I think there are two reasons. The main reason is that he's a new face. Israelis are disgusted with their politicians in general and with the Labor Party in particular. They think that all these guys are spending their time jockeying for position and advancing their careers and that none of them care about the national interest. There was a poll a couple of months ago showing Sharon to be the most popular politician among Labor voters; that is due only in part Sharon's combination of stout resistance and relative restraint in dealing with the Palestinians; it also reflects the fact that, to some extent, Sharon has stood above petty politics, making real sacrifices of his preferred policy in order to hold together his national unity government. Mitzna is viewed as having made his decision to throw his hat in from genuine patriotic feeling, out of loyalty to the Israeli people and loyalty to the Labor party. Moreover, Mitzna has actually run something: he's been mayor of a major city. It's hard to recall, here in America, how rare that is in a parliamentary system where the executive is chosen from the legislature, and the only executive experience most Prime Ministers have when they come into office is in having run one or more ministries. In any event, So Mitzna had the right combination of experience (practical) and inexperience (absense from national politics). By contrast, most Labor politicians are viewed as naked opportunists, and they have been around the block too many times to be "reintroduced" to the Israeli public. Ramon in particular is despised for his transparent maneuvering, and Ben-Eliezer will always be tainted on the one hand by his ugly battle with Avraham Burg for the party leadership and on the other by his over-close relationship with Sharon, the sense that his only purpose is to be a plausible leader in a national unity government, and that he could not lead the party in opposition.

And this brings up the secondary reason. Mitzna is the only current candidate who embodies a vision of what the Labor Party is supposed to be. The Labor Party is, needless to say, no longer the party of labor. The working class is more likely to vote for Likud, which is Israel's dominant populist party. While security questions continue to dominate, there are other issues - religious, economic, social, etc. - that are deeply important to the Israeli electorate.
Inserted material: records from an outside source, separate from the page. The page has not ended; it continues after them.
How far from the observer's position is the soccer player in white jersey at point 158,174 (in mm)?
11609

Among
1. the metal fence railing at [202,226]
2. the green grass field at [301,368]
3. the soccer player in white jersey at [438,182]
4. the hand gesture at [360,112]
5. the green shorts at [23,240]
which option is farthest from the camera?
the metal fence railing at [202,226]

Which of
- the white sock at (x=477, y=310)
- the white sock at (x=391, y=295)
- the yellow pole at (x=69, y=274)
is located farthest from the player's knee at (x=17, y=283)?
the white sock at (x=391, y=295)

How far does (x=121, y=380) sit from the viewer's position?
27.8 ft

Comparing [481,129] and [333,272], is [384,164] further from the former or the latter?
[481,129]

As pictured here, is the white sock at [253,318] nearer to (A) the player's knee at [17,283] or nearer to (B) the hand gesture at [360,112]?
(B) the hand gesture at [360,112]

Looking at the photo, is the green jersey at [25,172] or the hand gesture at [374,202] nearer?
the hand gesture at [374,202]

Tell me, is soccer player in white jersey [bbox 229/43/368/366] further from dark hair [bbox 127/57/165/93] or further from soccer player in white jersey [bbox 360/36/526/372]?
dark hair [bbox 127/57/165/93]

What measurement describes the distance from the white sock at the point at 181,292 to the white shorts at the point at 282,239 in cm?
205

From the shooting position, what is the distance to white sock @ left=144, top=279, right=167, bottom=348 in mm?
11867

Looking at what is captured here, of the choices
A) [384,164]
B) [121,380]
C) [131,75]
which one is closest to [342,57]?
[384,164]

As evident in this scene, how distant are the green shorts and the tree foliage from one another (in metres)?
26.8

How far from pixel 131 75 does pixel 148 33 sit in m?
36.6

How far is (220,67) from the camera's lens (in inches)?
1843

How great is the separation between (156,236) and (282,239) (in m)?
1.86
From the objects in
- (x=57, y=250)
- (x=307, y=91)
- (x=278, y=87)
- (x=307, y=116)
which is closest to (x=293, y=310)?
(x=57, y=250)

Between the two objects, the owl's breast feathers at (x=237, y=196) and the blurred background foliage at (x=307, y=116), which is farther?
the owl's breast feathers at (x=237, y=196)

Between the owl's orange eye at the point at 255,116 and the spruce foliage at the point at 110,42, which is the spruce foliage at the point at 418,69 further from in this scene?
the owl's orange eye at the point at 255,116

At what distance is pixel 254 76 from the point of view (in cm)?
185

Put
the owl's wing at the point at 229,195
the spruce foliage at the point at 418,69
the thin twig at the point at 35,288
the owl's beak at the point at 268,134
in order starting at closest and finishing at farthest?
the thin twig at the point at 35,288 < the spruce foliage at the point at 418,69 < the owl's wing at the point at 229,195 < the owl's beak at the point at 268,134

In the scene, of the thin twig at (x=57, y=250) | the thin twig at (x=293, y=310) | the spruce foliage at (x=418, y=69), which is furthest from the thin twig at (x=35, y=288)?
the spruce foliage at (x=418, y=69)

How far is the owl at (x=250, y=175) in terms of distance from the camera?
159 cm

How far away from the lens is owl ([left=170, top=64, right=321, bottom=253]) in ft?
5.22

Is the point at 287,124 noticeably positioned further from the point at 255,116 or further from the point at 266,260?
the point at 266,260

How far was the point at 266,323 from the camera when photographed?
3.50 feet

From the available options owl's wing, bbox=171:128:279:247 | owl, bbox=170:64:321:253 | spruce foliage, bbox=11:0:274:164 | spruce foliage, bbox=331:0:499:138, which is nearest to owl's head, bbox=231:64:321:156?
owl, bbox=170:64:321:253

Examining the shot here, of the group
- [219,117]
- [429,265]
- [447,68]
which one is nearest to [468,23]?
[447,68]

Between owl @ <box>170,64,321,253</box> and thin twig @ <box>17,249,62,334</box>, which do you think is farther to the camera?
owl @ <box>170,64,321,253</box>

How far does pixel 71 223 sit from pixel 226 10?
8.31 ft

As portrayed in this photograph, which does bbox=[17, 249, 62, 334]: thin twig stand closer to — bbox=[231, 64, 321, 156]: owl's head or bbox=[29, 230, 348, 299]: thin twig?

Haifa is one vision for what Israel can be, and Mitzna embodies that vision: of a multi-cultural, relaxed, highly educated society with a vibrant economy and a strong social safety net. Mitzna would turn Labor into Israel's dominant liberal party: he would be more pro-business than pro-labor, would put a strong emphasis on bringing accountability and more money to education, and his unilateralism on the security front would similarly suit a liberal, pro-business line: the territories are a losing proposition, so cut your losses. This is a very plausible vision for the future of the Labor Party. It is less clear that it is a vision for Labor majority. Some 25% of the country is traditionally observant or ultra-Orthodox; 20% is Arab; and the proverbial Iraqi greengrocer will stand to gain little from Mitzna's program - most likely his taxes will go up to pay for better education for the children of professionals. But Labor's problem right now is that it has no identity at all, so even an overly narrow identity would be something of an improvement. Historically, Labor has represented the Establishment: the class and ethnic group that built the country and was born to rule it. Likud, the populist party, represented the outsiders. But all this has been scrambled, and Israeli voters are now showing less party loyalty than they ever have in their history. There is a faction within the Likud camp - men like Dan Meridor and Meir Sheetrit - who embody the center better, if anything, than their counterparts in Labor. And the utter failure of the Labor program vis-a-vis the Palestinians has left the public distrustful of the party in general.

Labor needs to establish a new identity for itself, a set of ideas and base receptive to them from which to expand and make a case for itself as the governing party. It can't do that with its current leadership. Hence the Mitzna boomlet. But in the short-term, it doesn't matter who leads Labor. In the next elections they are going to get massacred.